The best option? Compare quotes on Compare.com. Look at a couple of different deductibles and see how much you’d really be saving by opting for a $0 vs. $1,000 deductible.


Be sure you’re making the right deductible decision based on your budget and needs.


Is it Better to Have a $500 or $1000 Deductible? 

Many people go back and forth when choosing between a $500 and $1000 deductible. If you can afford the out-of-pocket payment after a collision, a higher deductible might be better. However, you should always consider how much you can afford for monthly premiums and your overall financial situation as well.

Note: Auto insurance companies generally use the average car insurance deductible of  $500 for insurance premium estimates. Check to see if there are significant changes in cost with a $1000 deduction.

Factors to Consider When Choosing a Deductible

Selecting a car insurance deductible depends entirely on your situation. What works for one driver may not work for another. Here are some factors you should consider when choosing a deductible.

How Often You File Claims

Are you a driver who tends to file claims often? For example, you might file more claims than the average driver if you have many accidents on your record, have a long commute on busy roads, or live in a city with high crime rates.

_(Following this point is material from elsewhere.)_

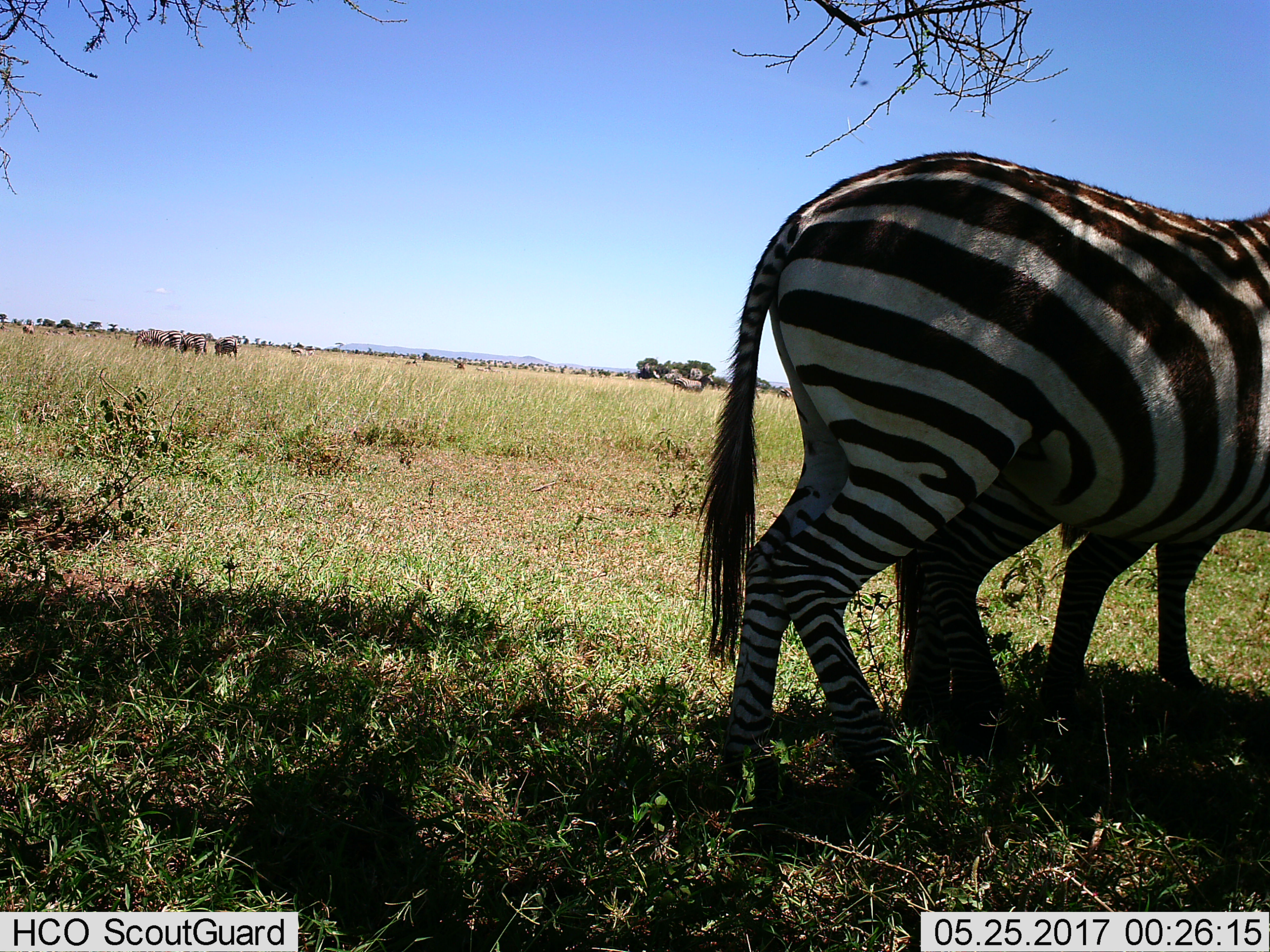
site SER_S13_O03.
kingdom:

When choosing your deductible limit, think about paying it multiple times. If the number doesn’t cause your blood pressure to rise, you should be fine.

The Value of Your Vehicle

Think about the value of your vehicle before choosing your insurance deductible. First, figure out how much your car is worth to your insurer. You should also consider the value of your car compared to the cost of repairs.

Let’s say you drive an older car that doesn’t cost much to repair. As your vehicle’s value goes down, the higher your chances of experiencing a total loss if you’re in a collision. If you can afford to pay for its repairs out of pocket, it’s probably better to choose a higher premium.

On the other hand, you might drive a newer car with expensive parts to repair. Drivers who don’t want to pay for the cost of these parts out of pocket should choose a lower deductible.

Emergency Fund Availability 

What is the current state of your emergency fund? Many people initially choose a higher deductible to save money on their monthly insurance payments. However, if your emergency fund is low or non-existent,  you could find yourself in a tough spot when it comes time to pay after filing a claim.

Imagine getting into a collision, and your car requires $2,000 of repairs with a $1000 deductible. Are you able to pay $1,000 out of pocket right now? Or does your financial situation not allow for that? If you’re not sure you could fork over that kind of cash, you might want to consider a lower deductible.

Car Insurance Deductible FAQs 

What is a car insurance deductible?

A car insurance deductible is an amount you pay to your auto insurance company when filing a claim before they will contribute.

What kind of car insurance deductible should I choose? 

The most common car insurance deductible amounts are $500 and $1000. However, you should consider your financial situation, the cash value of your car, and how much you save from choosing a higher deductible,

Is a lower car deductible better for me? 

It depends. A lower car deductible means that you won’t have to pay a lot out of pocket after a claim. However, this will result in higher monthly payments.

Can I lower my current car insurance deductible? 

Yes, you can lower your deductible by calling your insurance provider or visiting your insurer’s online portal.